:: WHAT IS ASKED ::
Count the lines in the records below that contain the string "between", treating uppercase and lowercase as different, and reply with only that number.

:: GIVEN INFORMATION ::
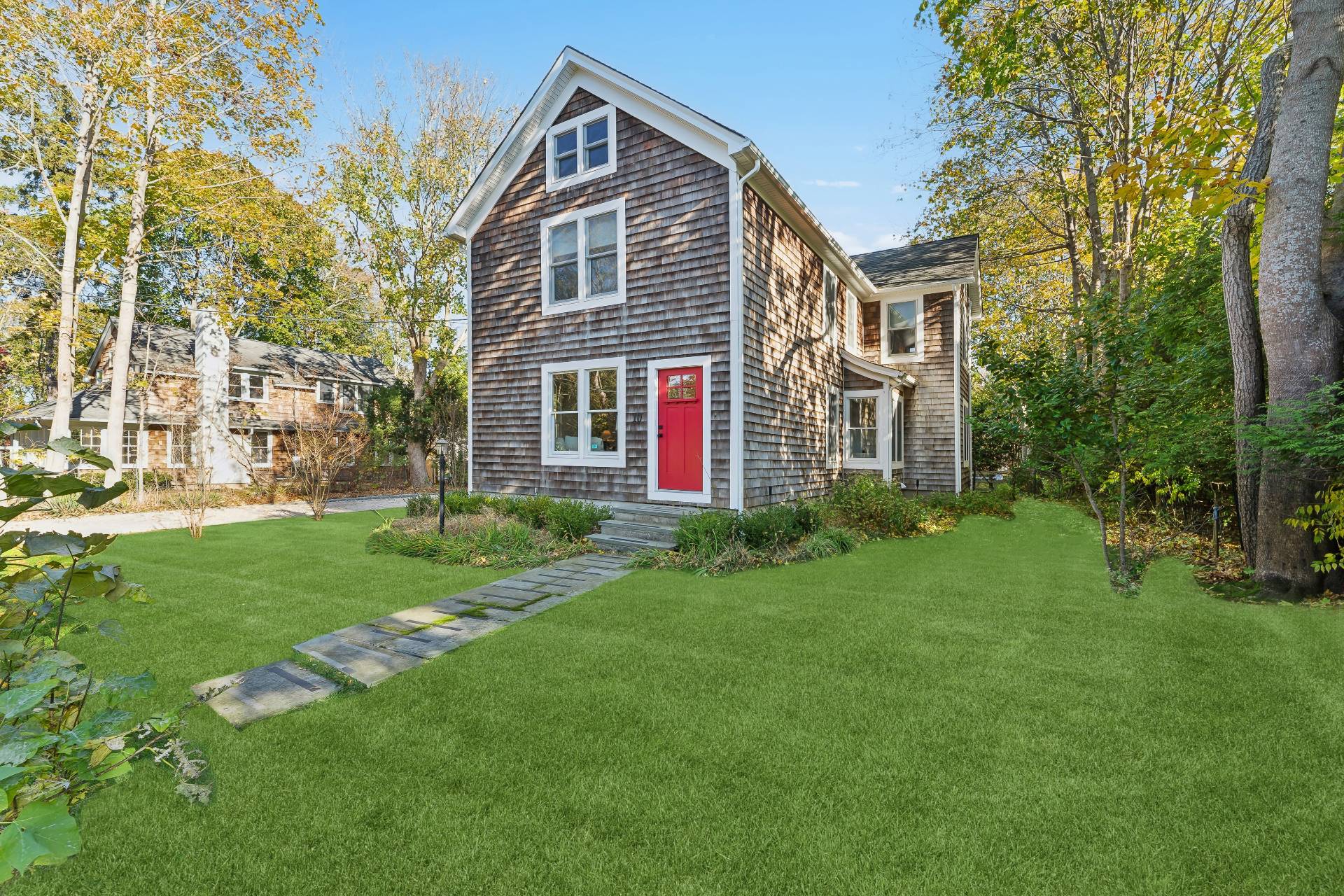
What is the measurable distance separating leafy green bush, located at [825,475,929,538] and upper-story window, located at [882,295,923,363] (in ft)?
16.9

...

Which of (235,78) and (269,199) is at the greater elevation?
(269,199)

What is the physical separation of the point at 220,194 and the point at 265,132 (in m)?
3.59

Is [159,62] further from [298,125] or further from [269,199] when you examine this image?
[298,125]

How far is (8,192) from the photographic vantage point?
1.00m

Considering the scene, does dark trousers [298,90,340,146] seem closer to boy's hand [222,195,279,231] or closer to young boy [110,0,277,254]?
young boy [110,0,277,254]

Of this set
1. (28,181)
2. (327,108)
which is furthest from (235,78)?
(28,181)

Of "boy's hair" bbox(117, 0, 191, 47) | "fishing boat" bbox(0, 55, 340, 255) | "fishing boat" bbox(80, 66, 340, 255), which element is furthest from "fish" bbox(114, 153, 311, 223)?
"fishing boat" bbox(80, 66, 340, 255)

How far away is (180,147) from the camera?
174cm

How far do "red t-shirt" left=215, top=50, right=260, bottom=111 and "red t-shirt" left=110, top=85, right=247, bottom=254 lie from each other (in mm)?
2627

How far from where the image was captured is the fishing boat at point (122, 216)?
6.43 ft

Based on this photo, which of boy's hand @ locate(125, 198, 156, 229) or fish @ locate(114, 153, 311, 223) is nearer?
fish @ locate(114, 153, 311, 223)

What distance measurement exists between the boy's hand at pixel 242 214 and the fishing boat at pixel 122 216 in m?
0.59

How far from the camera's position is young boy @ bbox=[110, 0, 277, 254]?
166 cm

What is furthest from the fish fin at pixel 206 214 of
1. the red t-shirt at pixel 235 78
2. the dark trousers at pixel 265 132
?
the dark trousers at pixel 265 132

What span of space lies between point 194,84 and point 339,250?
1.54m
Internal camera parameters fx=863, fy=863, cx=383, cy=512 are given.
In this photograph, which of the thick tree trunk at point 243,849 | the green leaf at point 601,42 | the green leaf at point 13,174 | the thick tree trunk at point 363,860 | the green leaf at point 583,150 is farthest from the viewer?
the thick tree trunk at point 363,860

:: TASK OUTPUT ::
2